<<<<
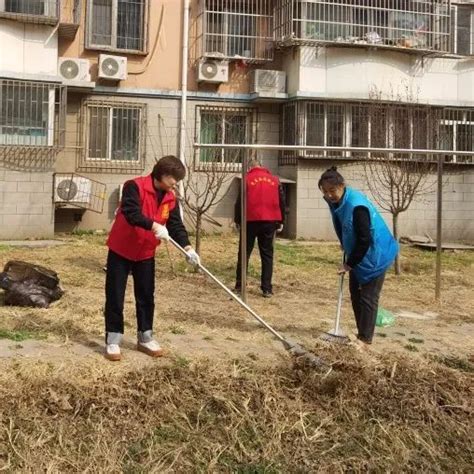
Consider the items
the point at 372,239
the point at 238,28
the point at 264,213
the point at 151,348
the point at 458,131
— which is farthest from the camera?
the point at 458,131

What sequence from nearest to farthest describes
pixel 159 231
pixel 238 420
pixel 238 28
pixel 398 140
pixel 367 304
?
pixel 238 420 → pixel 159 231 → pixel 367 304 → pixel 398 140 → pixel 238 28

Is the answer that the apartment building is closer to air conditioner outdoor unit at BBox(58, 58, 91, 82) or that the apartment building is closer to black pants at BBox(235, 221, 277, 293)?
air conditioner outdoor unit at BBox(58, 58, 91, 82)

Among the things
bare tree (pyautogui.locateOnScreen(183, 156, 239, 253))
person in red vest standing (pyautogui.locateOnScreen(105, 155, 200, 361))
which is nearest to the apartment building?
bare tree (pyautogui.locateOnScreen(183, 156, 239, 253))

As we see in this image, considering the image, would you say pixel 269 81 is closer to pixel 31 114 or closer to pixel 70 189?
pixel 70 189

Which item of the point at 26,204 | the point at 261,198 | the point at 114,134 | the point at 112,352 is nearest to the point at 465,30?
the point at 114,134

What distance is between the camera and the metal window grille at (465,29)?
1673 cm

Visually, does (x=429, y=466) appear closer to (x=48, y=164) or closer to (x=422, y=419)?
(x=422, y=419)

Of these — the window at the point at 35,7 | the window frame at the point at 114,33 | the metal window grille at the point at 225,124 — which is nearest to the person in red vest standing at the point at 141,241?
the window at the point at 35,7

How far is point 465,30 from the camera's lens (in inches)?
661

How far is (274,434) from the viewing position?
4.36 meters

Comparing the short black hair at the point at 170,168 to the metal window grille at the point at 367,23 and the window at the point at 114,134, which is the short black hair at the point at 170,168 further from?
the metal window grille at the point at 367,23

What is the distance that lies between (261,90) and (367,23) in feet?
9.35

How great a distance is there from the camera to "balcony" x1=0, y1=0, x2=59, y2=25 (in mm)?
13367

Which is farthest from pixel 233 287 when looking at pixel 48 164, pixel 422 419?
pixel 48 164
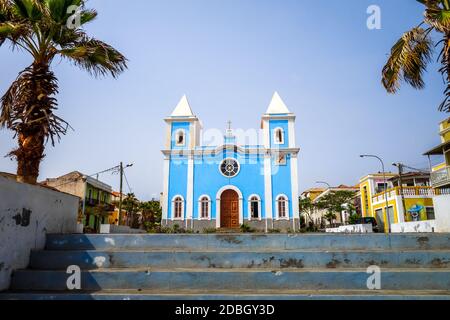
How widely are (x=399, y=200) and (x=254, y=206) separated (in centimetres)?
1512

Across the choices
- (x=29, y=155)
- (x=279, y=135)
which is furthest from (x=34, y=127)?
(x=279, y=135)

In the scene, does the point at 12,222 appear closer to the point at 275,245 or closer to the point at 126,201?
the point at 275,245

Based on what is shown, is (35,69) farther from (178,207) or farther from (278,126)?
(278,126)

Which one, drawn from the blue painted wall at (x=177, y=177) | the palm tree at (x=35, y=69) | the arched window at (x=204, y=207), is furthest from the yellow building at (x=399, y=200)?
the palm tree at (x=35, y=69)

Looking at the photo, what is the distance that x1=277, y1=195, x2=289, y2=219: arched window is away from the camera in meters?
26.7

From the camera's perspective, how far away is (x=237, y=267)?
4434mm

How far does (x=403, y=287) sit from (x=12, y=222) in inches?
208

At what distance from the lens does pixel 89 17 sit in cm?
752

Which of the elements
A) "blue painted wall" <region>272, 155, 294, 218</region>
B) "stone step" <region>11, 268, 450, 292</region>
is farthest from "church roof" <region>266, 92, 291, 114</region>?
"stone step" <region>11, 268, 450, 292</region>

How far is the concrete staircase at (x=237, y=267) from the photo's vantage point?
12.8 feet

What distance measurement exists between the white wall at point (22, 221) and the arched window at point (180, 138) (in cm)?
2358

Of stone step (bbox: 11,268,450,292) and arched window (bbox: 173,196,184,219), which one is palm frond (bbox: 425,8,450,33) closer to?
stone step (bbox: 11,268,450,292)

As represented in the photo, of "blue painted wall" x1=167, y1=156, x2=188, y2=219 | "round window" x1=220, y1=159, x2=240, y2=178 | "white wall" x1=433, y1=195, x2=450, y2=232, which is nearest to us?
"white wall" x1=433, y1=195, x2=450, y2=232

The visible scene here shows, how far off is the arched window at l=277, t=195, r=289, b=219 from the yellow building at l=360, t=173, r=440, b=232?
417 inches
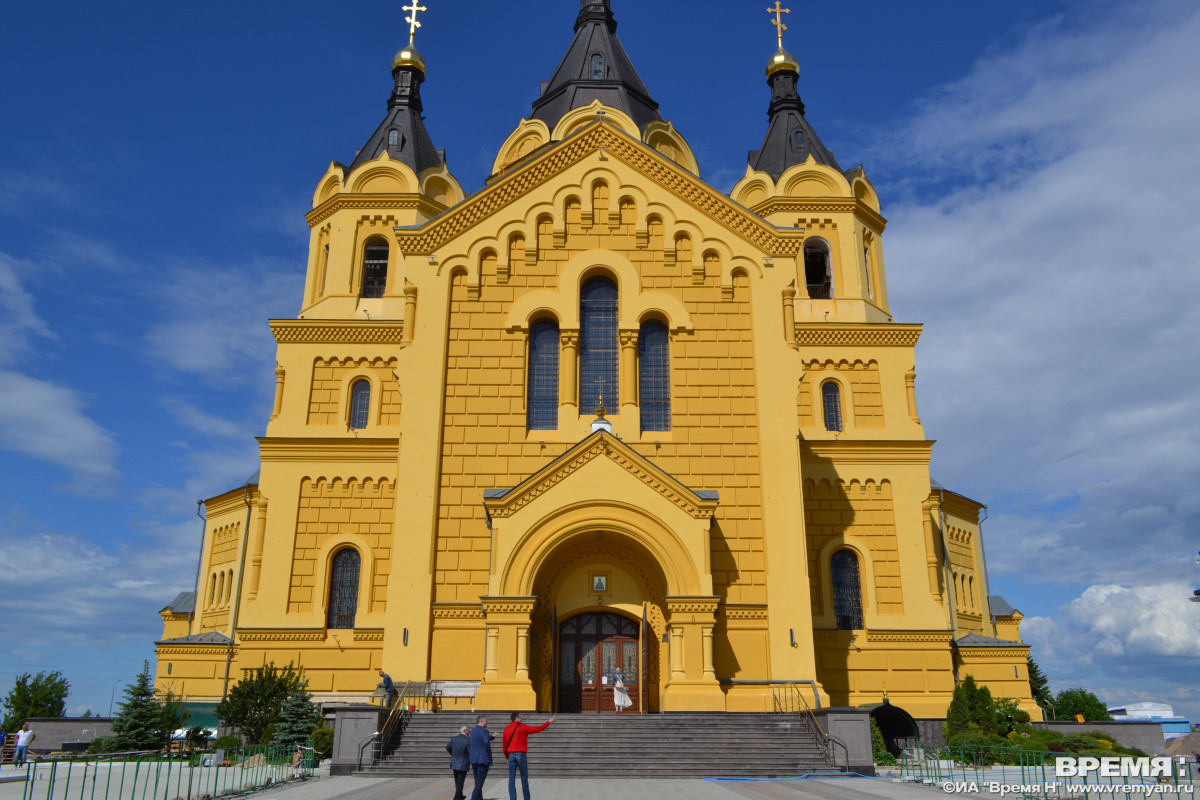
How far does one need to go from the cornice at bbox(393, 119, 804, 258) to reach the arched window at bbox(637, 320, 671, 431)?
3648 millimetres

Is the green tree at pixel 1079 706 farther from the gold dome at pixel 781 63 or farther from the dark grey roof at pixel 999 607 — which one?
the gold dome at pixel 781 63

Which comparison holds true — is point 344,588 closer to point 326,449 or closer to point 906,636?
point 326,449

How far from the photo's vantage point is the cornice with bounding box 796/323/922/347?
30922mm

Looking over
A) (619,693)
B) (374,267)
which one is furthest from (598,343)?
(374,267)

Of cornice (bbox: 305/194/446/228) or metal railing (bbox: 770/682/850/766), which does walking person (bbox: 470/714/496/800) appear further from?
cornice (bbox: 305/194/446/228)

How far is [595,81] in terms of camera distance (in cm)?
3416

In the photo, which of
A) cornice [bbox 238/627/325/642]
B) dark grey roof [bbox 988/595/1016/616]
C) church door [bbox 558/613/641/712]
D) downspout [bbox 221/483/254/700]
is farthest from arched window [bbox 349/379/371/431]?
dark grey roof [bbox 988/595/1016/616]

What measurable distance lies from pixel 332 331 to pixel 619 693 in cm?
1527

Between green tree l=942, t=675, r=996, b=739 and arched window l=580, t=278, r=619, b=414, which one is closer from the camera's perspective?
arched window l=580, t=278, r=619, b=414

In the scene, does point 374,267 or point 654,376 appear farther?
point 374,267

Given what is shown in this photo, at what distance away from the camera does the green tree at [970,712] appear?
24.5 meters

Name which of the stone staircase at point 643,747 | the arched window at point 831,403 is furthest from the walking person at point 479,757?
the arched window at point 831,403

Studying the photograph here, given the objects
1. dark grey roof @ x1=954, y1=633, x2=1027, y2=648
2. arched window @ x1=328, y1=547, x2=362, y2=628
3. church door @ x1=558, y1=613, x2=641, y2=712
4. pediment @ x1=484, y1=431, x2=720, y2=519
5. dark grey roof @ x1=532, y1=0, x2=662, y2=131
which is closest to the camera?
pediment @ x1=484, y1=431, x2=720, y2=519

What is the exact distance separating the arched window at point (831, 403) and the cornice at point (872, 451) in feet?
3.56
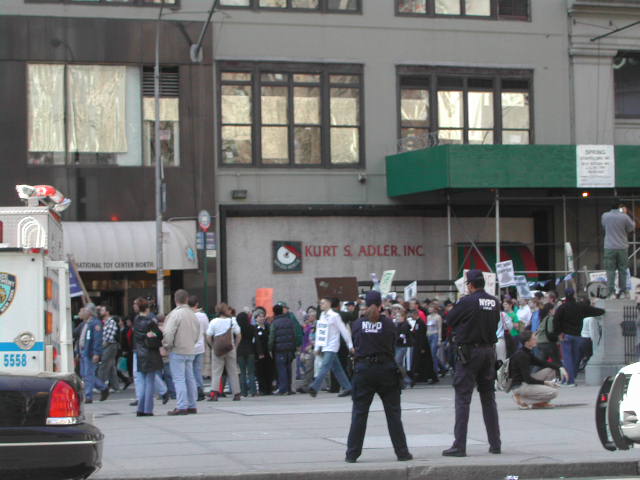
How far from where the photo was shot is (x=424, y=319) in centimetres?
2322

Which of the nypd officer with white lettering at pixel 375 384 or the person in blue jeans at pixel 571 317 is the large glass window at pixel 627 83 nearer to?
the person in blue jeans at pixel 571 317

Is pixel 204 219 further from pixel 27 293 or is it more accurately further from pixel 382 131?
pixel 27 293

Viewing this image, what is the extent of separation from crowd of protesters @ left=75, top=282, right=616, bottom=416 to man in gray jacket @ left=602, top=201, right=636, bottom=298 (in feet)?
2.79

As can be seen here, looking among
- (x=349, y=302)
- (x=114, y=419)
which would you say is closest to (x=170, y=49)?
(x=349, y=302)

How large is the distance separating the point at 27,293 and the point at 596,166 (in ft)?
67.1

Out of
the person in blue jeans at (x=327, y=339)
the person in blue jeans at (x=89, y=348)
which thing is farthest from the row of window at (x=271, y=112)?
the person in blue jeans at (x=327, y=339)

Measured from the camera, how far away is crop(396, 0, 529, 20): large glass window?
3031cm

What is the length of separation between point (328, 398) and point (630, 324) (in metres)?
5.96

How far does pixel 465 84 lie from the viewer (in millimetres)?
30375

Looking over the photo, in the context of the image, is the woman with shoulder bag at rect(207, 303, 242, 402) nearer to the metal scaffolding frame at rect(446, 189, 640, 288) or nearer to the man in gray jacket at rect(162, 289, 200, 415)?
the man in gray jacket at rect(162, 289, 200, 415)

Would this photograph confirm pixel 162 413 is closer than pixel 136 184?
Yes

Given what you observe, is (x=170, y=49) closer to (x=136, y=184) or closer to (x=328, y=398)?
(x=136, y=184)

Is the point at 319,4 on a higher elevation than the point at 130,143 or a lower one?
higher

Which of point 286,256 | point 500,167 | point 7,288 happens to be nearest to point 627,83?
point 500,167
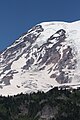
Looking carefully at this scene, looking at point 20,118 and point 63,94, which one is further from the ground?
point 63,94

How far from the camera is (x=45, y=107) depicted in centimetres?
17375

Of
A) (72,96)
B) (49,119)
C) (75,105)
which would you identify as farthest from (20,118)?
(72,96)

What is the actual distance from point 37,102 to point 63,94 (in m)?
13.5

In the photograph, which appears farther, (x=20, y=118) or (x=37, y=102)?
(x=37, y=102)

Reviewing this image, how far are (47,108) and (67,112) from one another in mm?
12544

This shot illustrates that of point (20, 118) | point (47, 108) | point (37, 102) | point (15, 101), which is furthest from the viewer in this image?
>>>>
* **Given exercise**
Copy out word for word the entries starting at the line containing "Of these — the" and ending at the line containing "4.36 meters", with both of those lines included.

* **Output of the task**
Of these — the window at the point at 35,7 | the window frame at the point at 114,33 | the metal window grille at the point at 225,124 — which is nearest to the person in red vest standing at the point at 141,241?
the window at the point at 35,7

How far is point 465,30 from the camera's lens (in inches)?
661

How far is (274,434) from the viewing position?
4.36 meters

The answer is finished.